So anyway there was that rainy day. Or two. During it I raised a question of whether that was a low hanging cloud or was it fog. Almost to a man (and woman) came the answer. It was definitely a lowered cloud nearly touching the earth.
But a day or so later came a new phenomenon, one that I love to see. It's known as Ground Fog. From a distance, you can see the cloud of fog (sorry about that) clinging to the earth with clear sunny skies above it. It looks like this.
And more stunningly, like this.
In StoneRidge, where I live and where I shot these photos the sun had already burned off the fog. But in downtown Prescott Valley it was still clinging on. I can imagine that it was a dreary, gray sight there. But from a distance and a bit of elevation it is simply beautiful.

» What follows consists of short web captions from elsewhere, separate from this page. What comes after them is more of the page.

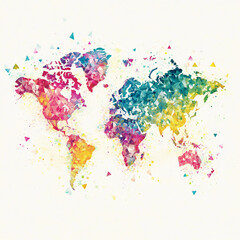 Watercolor style, world map, colorful, Asia-centered map. World map in watercolor style. Earth globe in watercolor style. Colorful world map consisting of triangles. Rainbow watercolor splatter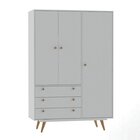 Guarda Roupa Infantil 3 Portas 3 Gavetas Retrô Luna Branco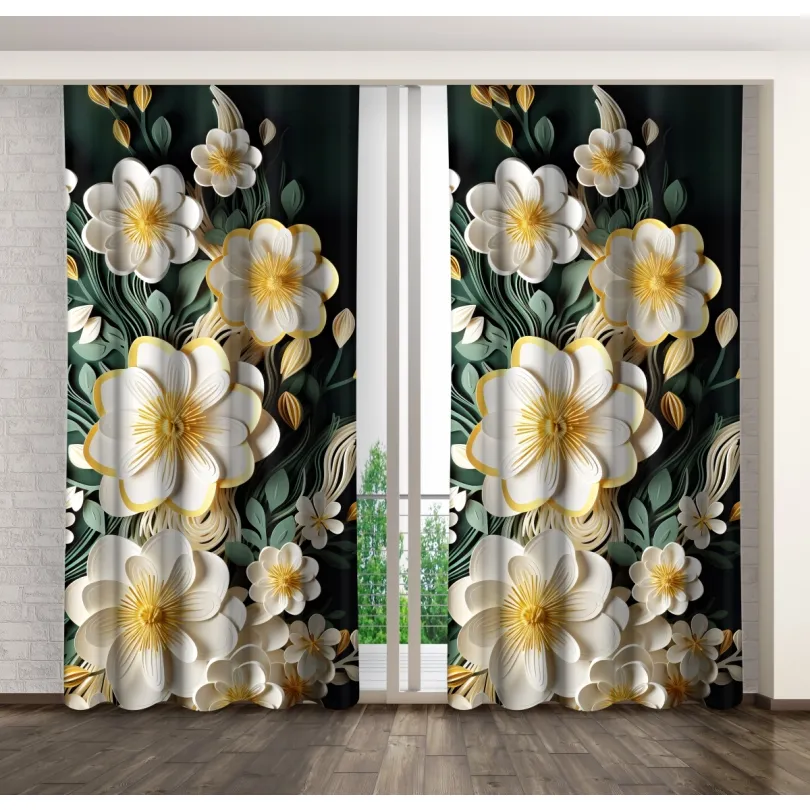 Dekorativna zavesa črne barve z značilnimi belimi cvetovi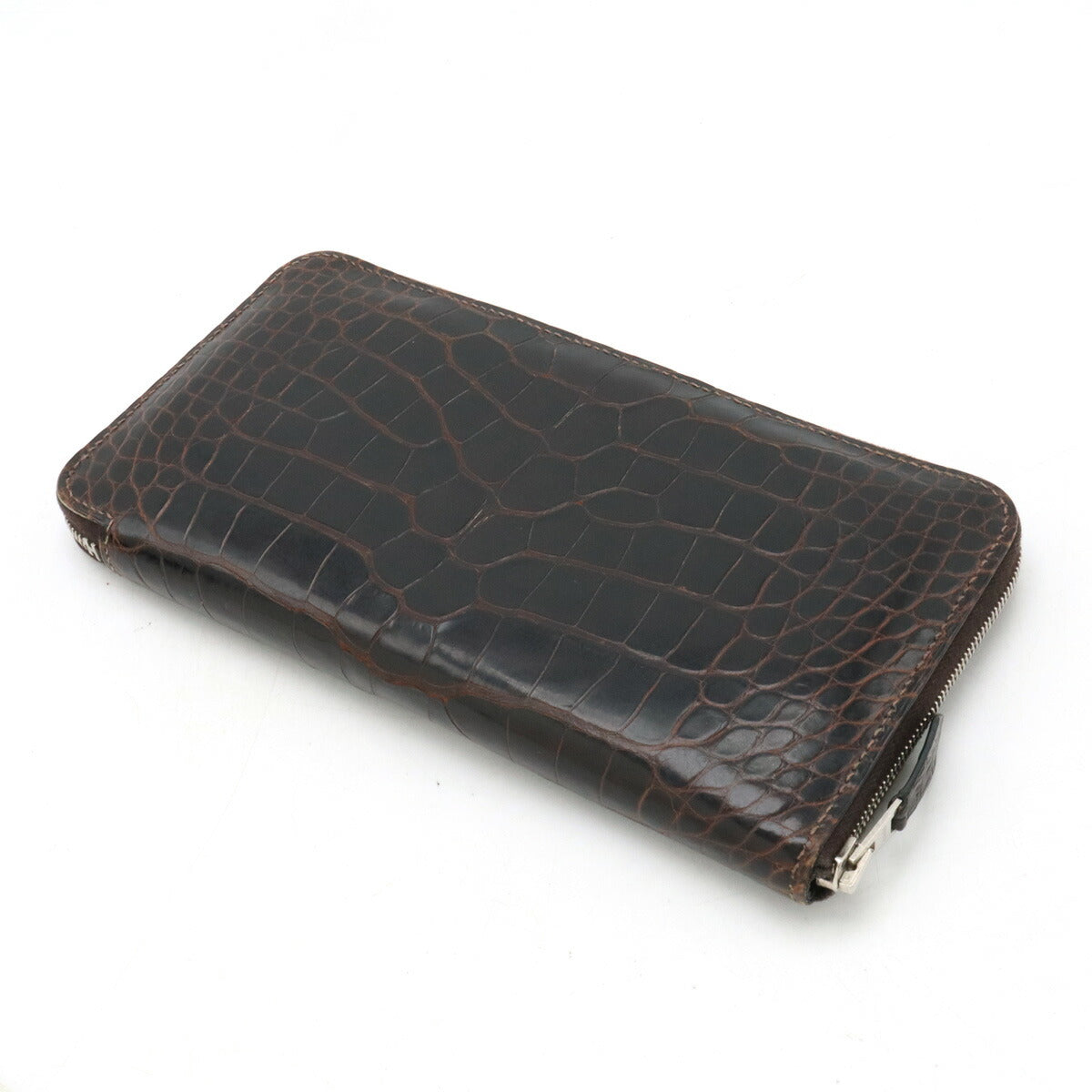 Hermes Crocodile Azap Long Wallet Dark Brown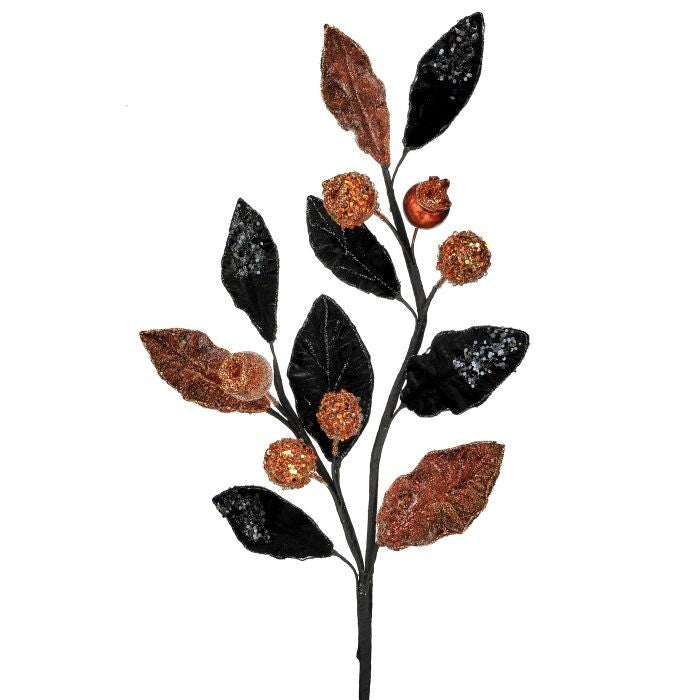 28" Glitter W/Jewel Halloween Leaf Spray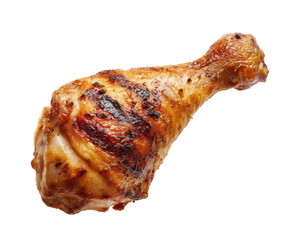 Grilled chicken drumstick ready for a delicious meal on a transparent background, cut out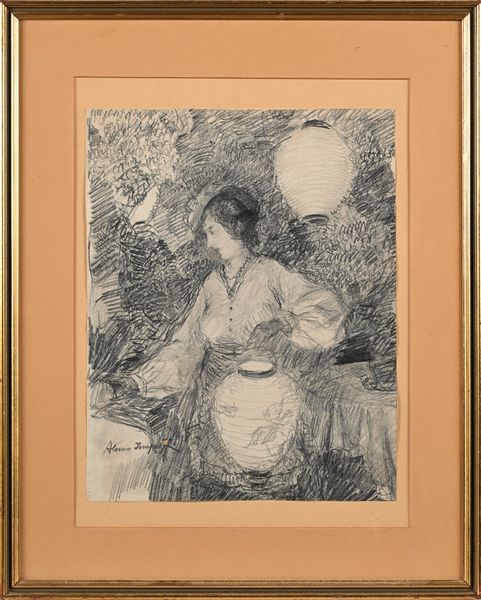 Alessio Issupoff : Giovane donna tra le lanterne luminose  - Asta Dipinti del XIX e XX secolo - Associazione Nazionale - Case d'Asta italiane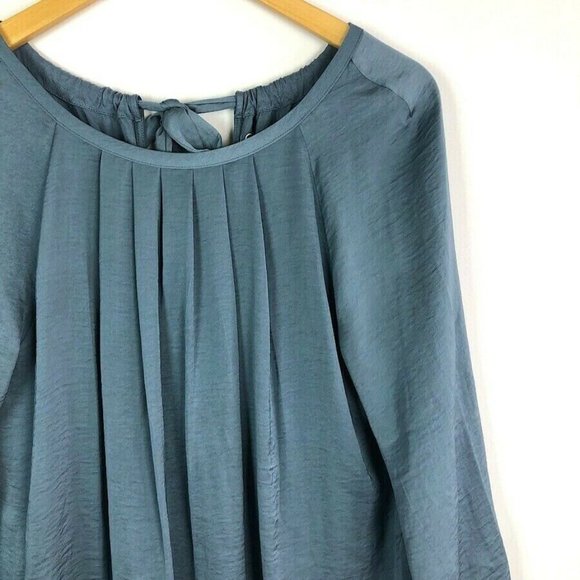 LOFT Blue Silky Tie Back Pleated Blouse - Picture 2 of 6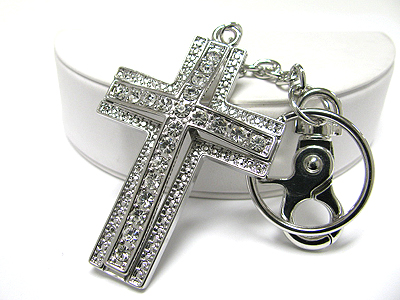 Crystal stud cross key chain charm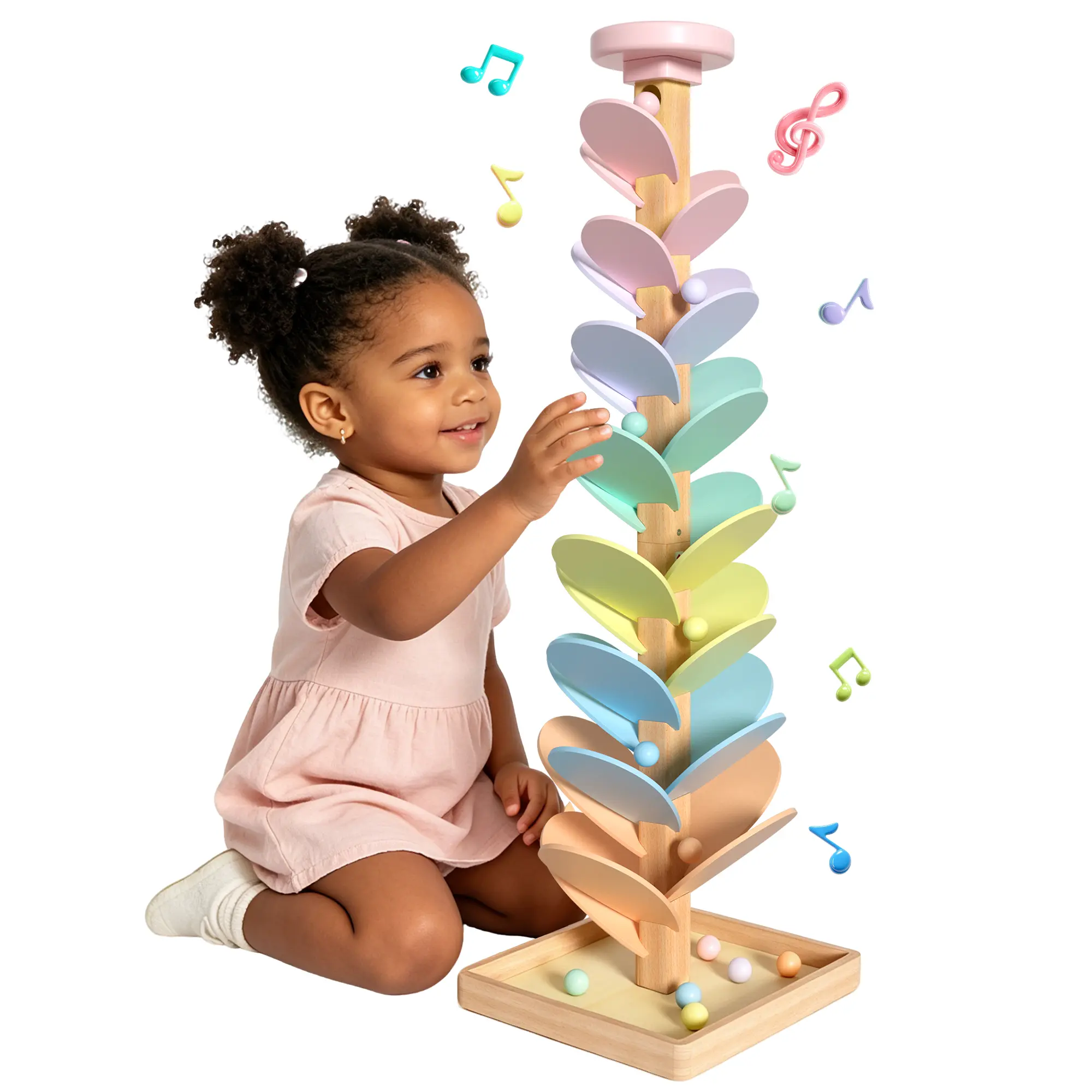 Gotoofun Montessori Rainbow Singing Tree - Wooden Marble Run Music Toy with Storage Lid & 12 Balls | Sensory Color Sorting STEM Educational Game for Kids 3+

Now to the subject of landmarks. Yesterday I noted that the low cloud was even obscuring Thumb Butte in Prescott. A couple of my commenters thought that was a funny name. So let me explain.
It is pronounced Thumb, as in thumb, and Butte, as in Beaut. And it's a volcanic plug that resembles, from a certain angle, an upraised thumb. Take a look.
See, it's a photo taken from the side with the right side being the thumbnail and the left being the pad on the thumb. Some early pioneer/gold digger/mountain man/cowboy, perhaps a bit hazy from some "likker" gave it the name back in the day. It has become Prescott's official landmark and appears on signs, stationery and in local business names.
It is part of the Sierra Prieta range just west of Prescott. Incidentally early cowboys called the range "the Sierry Petes". And they are featured in a piece of cowboy poetry by the late, great Gail Gardner.
The Sierry Petes (or, Tying Knots in the Devil's Tail)
Away up high in the Sierry Petes,
Where the yeller pines grows tall,
Ole Sandy Bob an' Buster Jig,
Had a rodeer camp last fall.
Oh, they taken their hosses and runnin' irons
And maybe a dog or two,
An' they 'lowed they'd brand all the long-yered calves,
That come within their view.
And any old dogie that flapped long yeres,
An' didn't bush up by day,
Got his long yeres whittled an' his old hide scorched,
In a most artistic way.
Now one fine day ole Sandy Bob,
He throwed his seago down,
"I'm sick of the smell of burnin’ hair,
And I 'lows I'm a-goin' to town."
So they saddles up an' hits 'em a lope,
Fer it warnt no sight of a ride,
And them was the days when a Buckeroo
Could ile up his inside.
Oh, they starts her in at the Kaintucky Bar,
At the head of Whiskey Row,
And they winds up down by the Depot House,
Some forty drinks below.
They then sets up and turns around,
And goes her the other way,
An' to tell you the Gawd-forsaken truth,
Them boys got stewed that day.
As they was a-ridin' back to camp,
A-packin' a pretty good load,
Who should they meet but the Devil himself,
A-prancin' down the road.
Sez he, "You ornery cowboy skunks,
You'd better hunt yer holes,
Fer I've come up from Hell's Rim Rock,
To gather in yer souls."
Sez Sandy Bob, "Old Devil be damned,
We boys is kinda tight,
But you ain't a-goin' to gather no cowboy souls,
'Thout you has some kind of a fight."
So Sandy Bob punched a hole in his rope,
And he swang her straight and true,
He lapped it on to the Devil's horns,
An' he taken his dallies too.
Now Buster jig was a riata man,
With his gut-line coiled up neat,
So he shaken her out an' he built him a loop,
An' he lassed the Devil's hind feet.
Oh, they stretched him out an' they tailed him down,
While the irons was a-gettin hot,
They cropped and swaller-forked his yeres,
Then they branded him up a lot.
They pruned him up with a de-hornin' saw,
An' they knotted his tail fer a joke,
They then rid off and left him there,
Necked to a Black-Jack oak.
If you're ever up high in the Sierry Petes,
An' you hear one Hell of a wail,
You'll know it's that Devil a-bellerin' around,
About them knots in his tail.
Gail I. Gardner, 1917
And that, as a certain radio commenter used to say, is the rest of the story.